SATA HDD issues

floflooo · March 8, 2017, 5:06pm

I wish we had have an answer already. I am planning on buying two HDD but waiting to know if there is a compatibility issue.

technik007cz · March 8, 2017, 5:57pm

what I found it is working:

one sata connected drive mounted and running do not cause any problems for me (btrfs defrag + lxc containers running + media server + etc all running together )
2 drives on sata ports only sharing data on network ( cpu limits network transfers about 30MB/s and therefore pcie bus is not overloaded, no other services causing drives reading or writing than samba is not running )
transfers between usb 3.0 drive and sata connected drives
rsync between 2 drives with limited speed about 15MB/s (rsync --bwlimit=15M)

what is not working for me:

raid sync between two drives on sata ports (drives transfers data at maximum speed about 300MB/s together and it causes kernel error and sata connected drives are out of game until router is restarted)
“btrfs scrub” on two drives at once (same like previous note)
copying data at full speed between drives on sata ports (same like previous notes)

quick · March 20, 2017, 6:48am

Disabling NCQ with:

echo 1 > /sys/block/sda/device/queue_depth
echo 1 > /sys/block/sdb/device/queue_depth

makes mdraid creation and syncing with no errors (so far).

Wondering how to make this change permanent without need to recompile the kernel (like in this answer).

Posibility to change some other kernel parameters permanently (kernel log buffer, cpufreq governor, libata parameters) will be much appreciated.

maurer · March 20, 2017, 7:30am

it’s not enough to add it in the rc.local to be run at boot time?

quick · March 20, 2017, 7:45am

Some of those parameters must be set at boot time (e.g. kernel log buffer).

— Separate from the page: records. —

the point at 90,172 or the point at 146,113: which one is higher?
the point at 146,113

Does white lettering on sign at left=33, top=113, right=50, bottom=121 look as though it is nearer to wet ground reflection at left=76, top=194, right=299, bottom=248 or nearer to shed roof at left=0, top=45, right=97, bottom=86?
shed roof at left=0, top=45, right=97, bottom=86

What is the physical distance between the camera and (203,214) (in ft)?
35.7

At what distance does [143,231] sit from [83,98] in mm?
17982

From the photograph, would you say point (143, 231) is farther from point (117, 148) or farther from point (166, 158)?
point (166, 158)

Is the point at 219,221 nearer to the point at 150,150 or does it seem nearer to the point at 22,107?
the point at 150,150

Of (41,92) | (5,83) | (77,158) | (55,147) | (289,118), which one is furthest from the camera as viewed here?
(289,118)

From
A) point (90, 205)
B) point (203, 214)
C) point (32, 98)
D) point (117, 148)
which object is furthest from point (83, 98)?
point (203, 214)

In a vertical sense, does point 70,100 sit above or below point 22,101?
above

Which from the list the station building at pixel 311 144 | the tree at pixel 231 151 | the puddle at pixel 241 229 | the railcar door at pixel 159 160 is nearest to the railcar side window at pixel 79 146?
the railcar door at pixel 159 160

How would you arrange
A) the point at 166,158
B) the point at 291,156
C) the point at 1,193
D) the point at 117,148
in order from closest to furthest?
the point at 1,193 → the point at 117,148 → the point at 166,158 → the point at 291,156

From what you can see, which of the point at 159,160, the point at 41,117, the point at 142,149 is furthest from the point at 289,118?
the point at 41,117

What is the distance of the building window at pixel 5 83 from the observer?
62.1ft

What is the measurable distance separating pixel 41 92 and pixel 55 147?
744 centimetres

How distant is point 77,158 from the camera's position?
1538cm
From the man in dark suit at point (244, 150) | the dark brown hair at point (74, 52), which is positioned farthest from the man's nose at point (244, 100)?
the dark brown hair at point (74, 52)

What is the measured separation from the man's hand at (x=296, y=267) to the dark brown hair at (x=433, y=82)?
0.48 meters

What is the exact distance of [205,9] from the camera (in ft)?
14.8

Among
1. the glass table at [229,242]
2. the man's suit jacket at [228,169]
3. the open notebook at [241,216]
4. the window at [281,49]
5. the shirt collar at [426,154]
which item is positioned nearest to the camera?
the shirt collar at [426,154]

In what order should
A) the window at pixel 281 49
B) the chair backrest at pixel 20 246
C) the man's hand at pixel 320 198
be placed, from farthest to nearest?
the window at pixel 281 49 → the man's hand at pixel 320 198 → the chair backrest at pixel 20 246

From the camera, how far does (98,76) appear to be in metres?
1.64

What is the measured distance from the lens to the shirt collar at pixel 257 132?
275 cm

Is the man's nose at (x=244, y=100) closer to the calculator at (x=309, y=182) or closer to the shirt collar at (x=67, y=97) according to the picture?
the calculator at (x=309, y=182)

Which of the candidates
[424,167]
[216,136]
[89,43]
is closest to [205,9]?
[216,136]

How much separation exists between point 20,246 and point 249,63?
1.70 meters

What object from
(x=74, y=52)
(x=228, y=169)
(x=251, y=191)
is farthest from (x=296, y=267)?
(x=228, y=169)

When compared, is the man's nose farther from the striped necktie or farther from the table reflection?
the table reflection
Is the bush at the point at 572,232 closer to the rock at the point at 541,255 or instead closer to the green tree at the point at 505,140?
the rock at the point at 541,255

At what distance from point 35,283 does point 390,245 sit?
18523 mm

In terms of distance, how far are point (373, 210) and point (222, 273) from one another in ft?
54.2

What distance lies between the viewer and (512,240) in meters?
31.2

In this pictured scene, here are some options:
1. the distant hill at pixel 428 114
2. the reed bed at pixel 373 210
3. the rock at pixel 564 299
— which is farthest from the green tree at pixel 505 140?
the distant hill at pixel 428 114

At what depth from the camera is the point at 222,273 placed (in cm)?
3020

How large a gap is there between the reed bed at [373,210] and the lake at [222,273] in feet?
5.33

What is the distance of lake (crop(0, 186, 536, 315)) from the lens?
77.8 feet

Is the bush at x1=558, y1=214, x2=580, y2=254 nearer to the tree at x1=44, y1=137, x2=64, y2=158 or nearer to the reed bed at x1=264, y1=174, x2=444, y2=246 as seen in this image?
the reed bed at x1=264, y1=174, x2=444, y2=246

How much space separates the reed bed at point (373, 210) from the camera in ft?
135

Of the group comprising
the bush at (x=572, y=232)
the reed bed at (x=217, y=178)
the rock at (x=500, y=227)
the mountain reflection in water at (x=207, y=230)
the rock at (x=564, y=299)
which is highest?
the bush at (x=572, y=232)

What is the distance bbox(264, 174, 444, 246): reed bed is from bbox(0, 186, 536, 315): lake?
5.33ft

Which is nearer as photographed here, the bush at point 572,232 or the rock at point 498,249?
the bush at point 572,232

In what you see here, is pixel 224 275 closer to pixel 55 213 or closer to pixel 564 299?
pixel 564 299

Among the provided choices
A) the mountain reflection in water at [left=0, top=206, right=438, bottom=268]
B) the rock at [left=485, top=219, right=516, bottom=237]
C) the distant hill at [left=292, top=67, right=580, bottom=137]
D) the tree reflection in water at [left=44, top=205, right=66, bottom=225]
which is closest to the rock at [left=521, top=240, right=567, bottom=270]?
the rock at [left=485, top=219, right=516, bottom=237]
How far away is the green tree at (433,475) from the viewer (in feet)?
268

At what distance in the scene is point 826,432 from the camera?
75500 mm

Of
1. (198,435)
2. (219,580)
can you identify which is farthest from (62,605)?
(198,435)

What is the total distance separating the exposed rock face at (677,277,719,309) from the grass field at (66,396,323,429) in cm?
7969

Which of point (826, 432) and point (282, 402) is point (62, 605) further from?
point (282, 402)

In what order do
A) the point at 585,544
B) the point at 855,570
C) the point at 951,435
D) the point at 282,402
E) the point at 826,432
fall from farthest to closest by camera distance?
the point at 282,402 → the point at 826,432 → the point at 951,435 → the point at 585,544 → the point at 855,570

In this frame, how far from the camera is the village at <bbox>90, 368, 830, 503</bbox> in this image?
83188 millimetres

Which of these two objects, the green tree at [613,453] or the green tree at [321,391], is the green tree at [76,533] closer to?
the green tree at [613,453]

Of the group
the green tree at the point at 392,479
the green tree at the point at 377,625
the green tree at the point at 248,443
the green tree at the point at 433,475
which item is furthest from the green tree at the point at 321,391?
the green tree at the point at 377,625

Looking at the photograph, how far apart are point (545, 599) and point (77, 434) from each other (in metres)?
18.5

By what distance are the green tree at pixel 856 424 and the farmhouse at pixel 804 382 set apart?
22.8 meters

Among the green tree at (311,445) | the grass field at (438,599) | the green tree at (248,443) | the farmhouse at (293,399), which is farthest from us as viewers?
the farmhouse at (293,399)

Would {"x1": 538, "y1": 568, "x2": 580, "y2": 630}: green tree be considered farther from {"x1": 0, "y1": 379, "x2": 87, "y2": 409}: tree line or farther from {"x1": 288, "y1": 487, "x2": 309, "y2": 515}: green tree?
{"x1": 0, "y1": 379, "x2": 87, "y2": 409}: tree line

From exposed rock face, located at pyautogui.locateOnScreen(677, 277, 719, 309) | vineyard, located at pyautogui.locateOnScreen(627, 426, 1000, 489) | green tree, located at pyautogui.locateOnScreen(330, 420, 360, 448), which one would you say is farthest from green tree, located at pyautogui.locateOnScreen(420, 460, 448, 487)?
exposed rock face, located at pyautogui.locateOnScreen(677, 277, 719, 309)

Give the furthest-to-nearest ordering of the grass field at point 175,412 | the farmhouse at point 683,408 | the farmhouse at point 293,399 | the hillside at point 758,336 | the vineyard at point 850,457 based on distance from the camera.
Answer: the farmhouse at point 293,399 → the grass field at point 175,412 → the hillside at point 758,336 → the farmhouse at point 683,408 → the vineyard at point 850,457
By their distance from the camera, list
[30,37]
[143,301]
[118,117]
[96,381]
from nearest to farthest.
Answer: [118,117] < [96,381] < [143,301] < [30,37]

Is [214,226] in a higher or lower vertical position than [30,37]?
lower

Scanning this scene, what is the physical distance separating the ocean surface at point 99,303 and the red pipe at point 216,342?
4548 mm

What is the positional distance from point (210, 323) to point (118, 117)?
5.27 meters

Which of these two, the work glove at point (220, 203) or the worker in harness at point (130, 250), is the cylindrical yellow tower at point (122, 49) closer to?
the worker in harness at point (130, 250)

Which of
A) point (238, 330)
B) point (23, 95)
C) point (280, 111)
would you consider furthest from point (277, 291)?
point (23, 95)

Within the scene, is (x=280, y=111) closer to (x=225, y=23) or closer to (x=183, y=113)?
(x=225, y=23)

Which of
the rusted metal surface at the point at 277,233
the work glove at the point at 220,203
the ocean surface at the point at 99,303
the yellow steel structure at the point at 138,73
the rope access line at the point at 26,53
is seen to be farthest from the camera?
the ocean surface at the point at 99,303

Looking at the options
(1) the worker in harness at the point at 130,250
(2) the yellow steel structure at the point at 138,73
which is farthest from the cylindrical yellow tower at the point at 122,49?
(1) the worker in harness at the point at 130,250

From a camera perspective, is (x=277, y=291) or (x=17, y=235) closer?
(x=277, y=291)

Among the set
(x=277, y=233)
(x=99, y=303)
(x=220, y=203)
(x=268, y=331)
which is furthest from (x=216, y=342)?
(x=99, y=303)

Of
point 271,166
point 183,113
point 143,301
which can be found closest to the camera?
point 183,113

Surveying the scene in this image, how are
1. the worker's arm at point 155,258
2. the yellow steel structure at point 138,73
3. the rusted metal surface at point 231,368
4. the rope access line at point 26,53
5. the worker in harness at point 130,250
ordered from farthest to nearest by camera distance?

For others is sufficient user space change. In general, posibility to add/change kernel parameters at boot time would be great.

And it is more efficient to write

libata.force=noncq

than

for i in sd[abcde] do echo 1 > /sys/block/$i/device/queue_depth done

hybner · March 21, 2017, 9:22am

For me works to create file /etc/modules.d/41-aaa-libata with:

libata force=1.5,noncq

This file will not be overwriten by updater.

Maxmilian_Picmaus · March 21, 2017, 1:22pm

And what configuration/setup you have?

single drive, two signle drives(twins or different fw), hw-raid, sw-raid…?

hybner · March 21, 2017, 1:44pm

I have single drive on Turris 1.0 (not omnia) with mini PCIe sata card (ASM1061).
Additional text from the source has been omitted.